The medical education building that is currently under construction at 12th and Marshall streets will be named the James W. and Frances G. McGlothlin Medical Education Center in honor of that couple’s remarkable and longtime generosity to the medical school.
Today was unlike any other. Any other in my own personal experience. Any other in our medical school’s history.
Today we announced the latest example of the extraordinary generosity of Jim and Fran McGlothlin. This couple has been longtime friends of the medical school and, specifically, of Dr. Harry Young and his neurosurgery team.
Inspired as they were by his compassionate and skillful patient care, they wanted to make a contribution to the training of future generations of physicians. And with a gift of $25 million, they have made a powerful statement of support for our own medical school’s future.
In recognition of the McGlothlins’ generosity, the Board of Visitors will name the medical education building that is currently under construction at 12th and Marshall streets as the James W. and Frances G. McGlothlin Medical Education Center.
The building will be an important addition to Richmond’s architectural heritage. I.M. Pei’s internationally acclaimed architectural firm, Pei Cobb Freed & Partners, has designed a landmark that, much like the Egyptian Building, will continue to draw visitors more than 160 years after its completion.
And just like that historic structure, our new facility will attract not only because of its design, but also because of the influence it will exert in the field of medicine. Its interior has been thoughtfully crafted to house the most significant renovation to the school’s curriculum seen in 30 years.
This new facility will allow us to help meet the projected physician shortage by accommodating an increase in class size from 200 to 250, increasing the total medical student body to 1,000. Just as importantly, the building will allow opportunities for small-group and even individualized learning. With a focus on team-based, clinically-driven problem solving, two floors will be devoted to the Center for Human Simulation and Patient Safety, where high-tech advances create a low-risk setting for students to confront situations physicians face in clinical practice.
Learning studios are designed for flexibility, with team-based, clinically-driven problem solving in mind.

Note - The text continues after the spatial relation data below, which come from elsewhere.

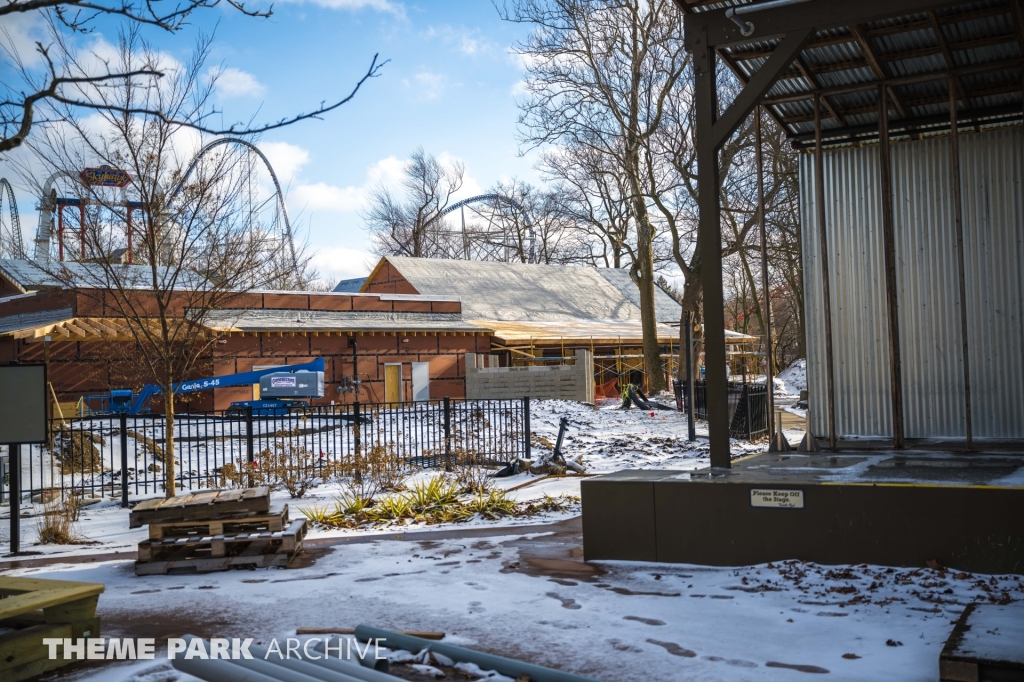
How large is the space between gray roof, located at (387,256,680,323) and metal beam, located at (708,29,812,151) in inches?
1420

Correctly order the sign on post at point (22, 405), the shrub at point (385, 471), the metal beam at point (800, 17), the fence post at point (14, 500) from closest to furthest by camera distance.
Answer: the metal beam at point (800, 17) → the sign on post at point (22, 405) → the fence post at point (14, 500) → the shrub at point (385, 471)

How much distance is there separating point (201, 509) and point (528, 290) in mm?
42058

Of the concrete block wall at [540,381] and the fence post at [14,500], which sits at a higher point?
the concrete block wall at [540,381]

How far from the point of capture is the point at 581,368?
1346 inches

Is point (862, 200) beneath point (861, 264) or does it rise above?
above

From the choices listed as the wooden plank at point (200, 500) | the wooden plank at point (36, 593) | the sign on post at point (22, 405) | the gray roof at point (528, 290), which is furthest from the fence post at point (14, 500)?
the gray roof at point (528, 290)

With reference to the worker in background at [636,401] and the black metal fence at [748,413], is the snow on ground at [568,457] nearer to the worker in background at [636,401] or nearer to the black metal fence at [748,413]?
the black metal fence at [748,413]

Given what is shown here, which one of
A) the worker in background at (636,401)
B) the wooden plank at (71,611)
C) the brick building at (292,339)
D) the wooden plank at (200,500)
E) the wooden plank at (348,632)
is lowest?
the wooden plank at (348,632)

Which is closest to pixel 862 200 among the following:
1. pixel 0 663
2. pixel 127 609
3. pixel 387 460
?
pixel 387 460

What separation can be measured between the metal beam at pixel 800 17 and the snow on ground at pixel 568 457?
6.46m

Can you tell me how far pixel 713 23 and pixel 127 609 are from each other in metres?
8.03

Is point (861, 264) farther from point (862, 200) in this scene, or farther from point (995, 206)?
point (995, 206)

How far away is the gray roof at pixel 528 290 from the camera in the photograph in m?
48.0

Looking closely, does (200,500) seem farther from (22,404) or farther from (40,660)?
(40,660)
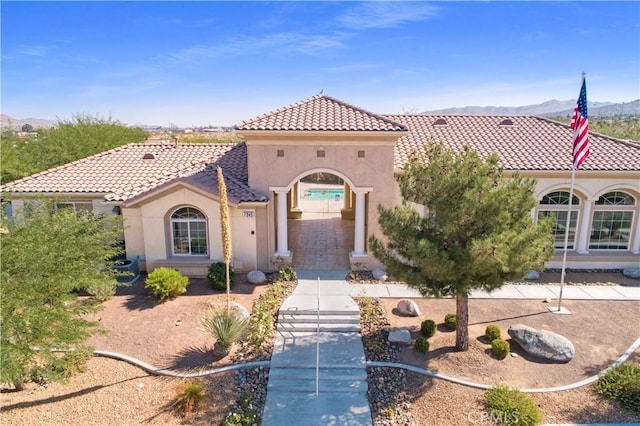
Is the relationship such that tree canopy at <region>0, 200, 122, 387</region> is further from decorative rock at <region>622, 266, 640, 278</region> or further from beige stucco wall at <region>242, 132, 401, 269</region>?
decorative rock at <region>622, 266, 640, 278</region>

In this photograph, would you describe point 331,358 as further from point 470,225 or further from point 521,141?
point 521,141

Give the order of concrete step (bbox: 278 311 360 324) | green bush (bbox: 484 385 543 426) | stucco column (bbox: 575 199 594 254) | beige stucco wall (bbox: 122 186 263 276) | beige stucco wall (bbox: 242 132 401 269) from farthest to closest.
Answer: stucco column (bbox: 575 199 594 254), beige stucco wall (bbox: 242 132 401 269), beige stucco wall (bbox: 122 186 263 276), concrete step (bbox: 278 311 360 324), green bush (bbox: 484 385 543 426)

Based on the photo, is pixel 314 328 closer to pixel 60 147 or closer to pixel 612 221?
pixel 612 221

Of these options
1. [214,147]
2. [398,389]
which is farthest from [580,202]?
[214,147]

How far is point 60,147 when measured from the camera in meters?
35.1

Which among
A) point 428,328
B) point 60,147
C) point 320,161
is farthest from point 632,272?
point 60,147

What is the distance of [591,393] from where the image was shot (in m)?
11.8

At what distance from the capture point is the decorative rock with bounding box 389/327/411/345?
13.9 m

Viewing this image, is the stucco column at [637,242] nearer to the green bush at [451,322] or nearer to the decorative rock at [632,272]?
the decorative rock at [632,272]

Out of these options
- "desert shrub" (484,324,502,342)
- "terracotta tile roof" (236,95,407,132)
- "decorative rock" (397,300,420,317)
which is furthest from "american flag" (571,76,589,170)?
"decorative rock" (397,300,420,317)

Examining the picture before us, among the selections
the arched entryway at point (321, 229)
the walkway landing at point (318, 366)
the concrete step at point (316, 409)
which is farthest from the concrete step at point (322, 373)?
the arched entryway at point (321, 229)

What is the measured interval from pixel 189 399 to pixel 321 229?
1737 centimetres

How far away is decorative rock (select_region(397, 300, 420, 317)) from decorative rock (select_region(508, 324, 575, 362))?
3.45m

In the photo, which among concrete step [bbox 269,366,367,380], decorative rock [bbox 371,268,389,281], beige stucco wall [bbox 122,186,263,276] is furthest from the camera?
decorative rock [bbox 371,268,389,281]
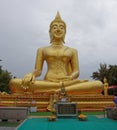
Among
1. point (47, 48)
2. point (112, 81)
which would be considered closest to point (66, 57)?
point (47, 48)

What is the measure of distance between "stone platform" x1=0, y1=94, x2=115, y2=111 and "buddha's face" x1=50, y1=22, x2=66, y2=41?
3285 millimetres

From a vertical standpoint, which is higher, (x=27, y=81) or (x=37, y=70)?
(x=37, y=70)

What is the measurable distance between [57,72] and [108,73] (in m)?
20.3

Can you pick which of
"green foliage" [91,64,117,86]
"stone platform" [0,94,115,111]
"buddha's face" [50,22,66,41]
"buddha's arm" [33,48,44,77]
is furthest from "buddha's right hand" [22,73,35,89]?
"green foliage" [91,64,117,86]

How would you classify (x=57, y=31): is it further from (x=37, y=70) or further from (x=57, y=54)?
(x=37, y=70)

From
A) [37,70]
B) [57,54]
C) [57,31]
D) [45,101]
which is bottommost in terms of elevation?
[45,101]

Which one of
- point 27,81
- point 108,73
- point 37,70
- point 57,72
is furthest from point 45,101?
point 108,73

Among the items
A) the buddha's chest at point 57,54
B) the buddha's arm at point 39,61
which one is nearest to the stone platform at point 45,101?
the buddha's arm at point 39,61

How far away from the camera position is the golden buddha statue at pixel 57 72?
13148 millimetres

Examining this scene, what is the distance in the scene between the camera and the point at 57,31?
14.5m

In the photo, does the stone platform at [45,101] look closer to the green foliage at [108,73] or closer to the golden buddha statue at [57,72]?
the golden buddha statue at [57,72]

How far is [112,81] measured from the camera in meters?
32.9

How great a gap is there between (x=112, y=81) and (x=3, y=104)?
2211cm

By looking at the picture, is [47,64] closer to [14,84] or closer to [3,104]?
[14,84]
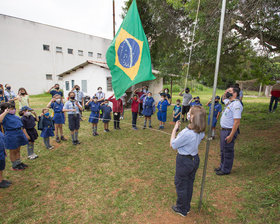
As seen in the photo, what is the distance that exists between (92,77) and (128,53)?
12245 mm

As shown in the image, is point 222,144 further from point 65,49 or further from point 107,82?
point 65,49

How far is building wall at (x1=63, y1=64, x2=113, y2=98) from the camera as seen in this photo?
47.3ft

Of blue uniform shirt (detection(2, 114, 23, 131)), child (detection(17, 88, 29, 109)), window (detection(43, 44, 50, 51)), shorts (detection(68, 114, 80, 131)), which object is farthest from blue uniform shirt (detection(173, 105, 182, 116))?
window (detection(43, 44, 50, 51))

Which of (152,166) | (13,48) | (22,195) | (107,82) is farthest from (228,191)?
(13,48)

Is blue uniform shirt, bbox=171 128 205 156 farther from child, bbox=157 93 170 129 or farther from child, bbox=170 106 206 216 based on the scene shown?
child, bbox=157 93 170 129

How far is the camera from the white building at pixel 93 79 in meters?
14.3

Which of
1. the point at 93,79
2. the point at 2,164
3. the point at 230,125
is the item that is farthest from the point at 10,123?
the point at 93,79

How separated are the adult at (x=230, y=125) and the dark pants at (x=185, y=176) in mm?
1505

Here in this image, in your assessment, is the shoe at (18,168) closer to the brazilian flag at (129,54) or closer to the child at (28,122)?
the child at (28,122)

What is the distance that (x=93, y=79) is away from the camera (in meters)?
15.2

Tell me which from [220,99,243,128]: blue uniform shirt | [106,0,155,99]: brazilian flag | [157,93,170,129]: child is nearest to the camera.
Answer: [220,99,243,128]: blue uniform shirt

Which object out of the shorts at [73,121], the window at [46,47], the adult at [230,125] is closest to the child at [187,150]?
the adult at [230,125]

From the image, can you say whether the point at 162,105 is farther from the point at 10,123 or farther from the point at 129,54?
the point at 10,123

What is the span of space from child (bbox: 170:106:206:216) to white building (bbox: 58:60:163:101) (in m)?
12.2
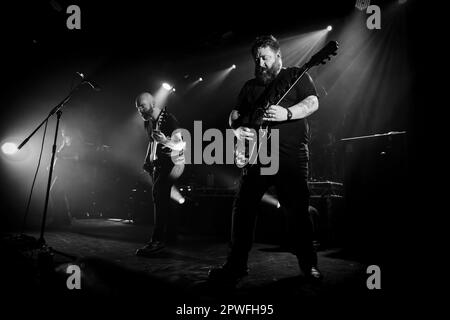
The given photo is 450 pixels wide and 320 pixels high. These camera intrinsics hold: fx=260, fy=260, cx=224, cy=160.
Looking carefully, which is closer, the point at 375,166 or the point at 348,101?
the point at 375,166

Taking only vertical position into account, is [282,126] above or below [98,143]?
below

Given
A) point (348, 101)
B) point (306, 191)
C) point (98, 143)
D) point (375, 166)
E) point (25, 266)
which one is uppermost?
point (348, 101)

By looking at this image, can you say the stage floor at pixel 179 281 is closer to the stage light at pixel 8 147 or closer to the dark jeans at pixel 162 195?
the dark jeans at pixel 162 195

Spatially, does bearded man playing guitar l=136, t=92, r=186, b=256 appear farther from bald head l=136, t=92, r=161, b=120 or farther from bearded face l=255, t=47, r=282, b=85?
bearded face l=255, t=47, r=282, b=85

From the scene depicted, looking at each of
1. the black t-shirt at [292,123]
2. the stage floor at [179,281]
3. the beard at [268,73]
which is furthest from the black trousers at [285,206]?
the beard at [268,73]

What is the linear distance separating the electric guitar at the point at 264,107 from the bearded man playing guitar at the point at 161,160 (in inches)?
60.4

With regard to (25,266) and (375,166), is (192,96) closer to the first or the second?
(375,166)

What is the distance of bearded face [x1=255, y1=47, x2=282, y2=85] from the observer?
242cm

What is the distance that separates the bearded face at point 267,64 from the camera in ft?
7.95
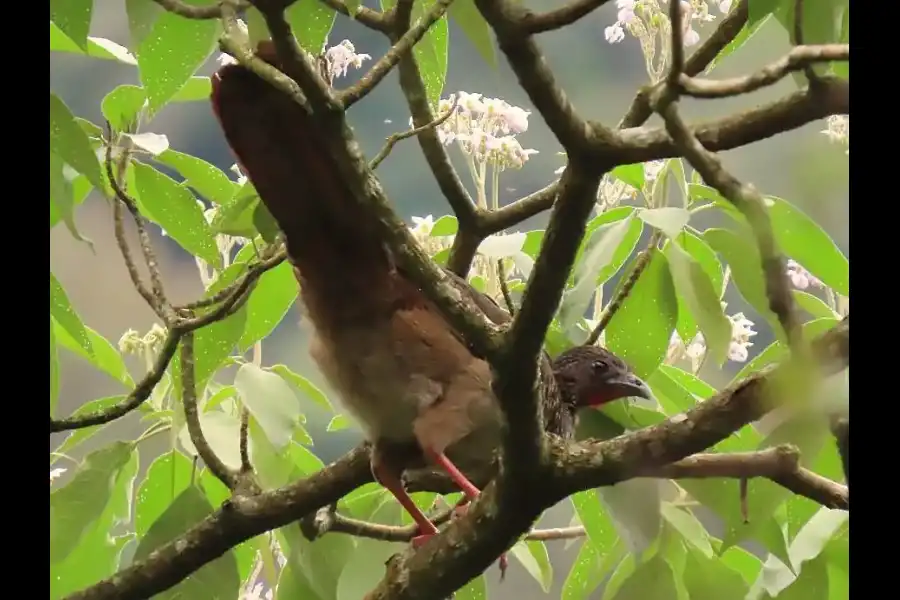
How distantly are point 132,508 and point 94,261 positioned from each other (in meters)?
0.37

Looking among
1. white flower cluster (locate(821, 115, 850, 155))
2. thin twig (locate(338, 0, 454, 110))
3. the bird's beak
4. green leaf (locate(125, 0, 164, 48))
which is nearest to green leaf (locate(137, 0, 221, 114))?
green leaf (locate(125, 0, 164, 48))

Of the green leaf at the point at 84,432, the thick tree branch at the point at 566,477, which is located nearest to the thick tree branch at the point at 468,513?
the thick tree branch at the point at 566,477

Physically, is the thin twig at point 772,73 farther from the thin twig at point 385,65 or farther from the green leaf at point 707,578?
the green leaf at point 707,578

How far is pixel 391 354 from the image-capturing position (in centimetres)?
113

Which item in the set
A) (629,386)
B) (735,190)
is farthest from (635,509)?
(735,190)

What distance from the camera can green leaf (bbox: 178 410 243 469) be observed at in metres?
1.13

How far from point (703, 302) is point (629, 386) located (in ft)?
1.18

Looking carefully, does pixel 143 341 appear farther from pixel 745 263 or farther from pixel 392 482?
pixel 745 263

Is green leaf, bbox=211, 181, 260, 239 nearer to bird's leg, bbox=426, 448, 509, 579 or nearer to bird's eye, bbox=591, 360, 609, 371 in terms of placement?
bird's leg, bbox=426, 448, 509, 579

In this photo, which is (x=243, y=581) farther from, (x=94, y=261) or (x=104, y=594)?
(x=94, y=261)

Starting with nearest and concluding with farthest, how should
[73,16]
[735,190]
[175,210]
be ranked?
[735,190] → [73,16] → [175,210]

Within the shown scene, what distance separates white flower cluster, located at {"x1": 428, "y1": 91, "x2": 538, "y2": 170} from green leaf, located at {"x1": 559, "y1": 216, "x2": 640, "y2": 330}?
9.5 inches

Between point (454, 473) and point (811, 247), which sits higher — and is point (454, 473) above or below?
below

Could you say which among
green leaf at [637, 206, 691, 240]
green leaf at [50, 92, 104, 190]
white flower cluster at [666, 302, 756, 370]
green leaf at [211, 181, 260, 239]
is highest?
green leaf at [211, 181, 260, 239]
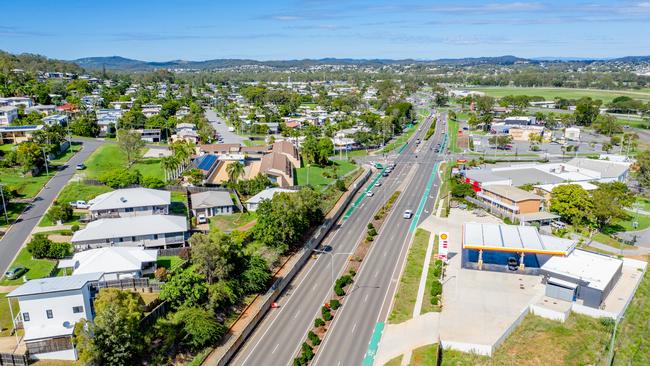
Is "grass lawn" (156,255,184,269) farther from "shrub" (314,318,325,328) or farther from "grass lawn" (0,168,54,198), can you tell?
"grass lawn" (0,168,54,198)

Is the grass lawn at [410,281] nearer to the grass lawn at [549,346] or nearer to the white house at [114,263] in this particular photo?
the grass lawn at [549,346]

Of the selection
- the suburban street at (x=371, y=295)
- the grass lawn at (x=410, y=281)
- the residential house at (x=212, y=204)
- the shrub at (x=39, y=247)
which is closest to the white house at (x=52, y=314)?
the shrub at (x=39, y=247)

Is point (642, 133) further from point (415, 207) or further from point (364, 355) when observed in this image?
point (364, 355)

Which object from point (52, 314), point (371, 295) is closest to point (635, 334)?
point (371, 295)

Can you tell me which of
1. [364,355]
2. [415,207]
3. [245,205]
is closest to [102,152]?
[245,205]

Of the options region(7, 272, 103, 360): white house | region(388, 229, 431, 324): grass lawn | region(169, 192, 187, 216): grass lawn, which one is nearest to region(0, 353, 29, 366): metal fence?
region(7, 272, 103, 360): white house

In addition, the top floors of the new building will house the Massey Cancer Center’s Research Pavilion, which will serve as a hub for clinical trials as well as cancer prevention and control.
In this building, we will pioneer new approaches to training physicians and to research. Even before the McGlothlins’ announcement, it had won the support of alumni and friends who had committed $8.2 million to the medical school’s campaign that encompasses the building as well as scholarships and professorships. With this announcement, we move into a more public phase of our campaign and expect to expand our cadre of supporters who will join the McGlothlins and other donors in making a statement of support for our vision of medical education’s future.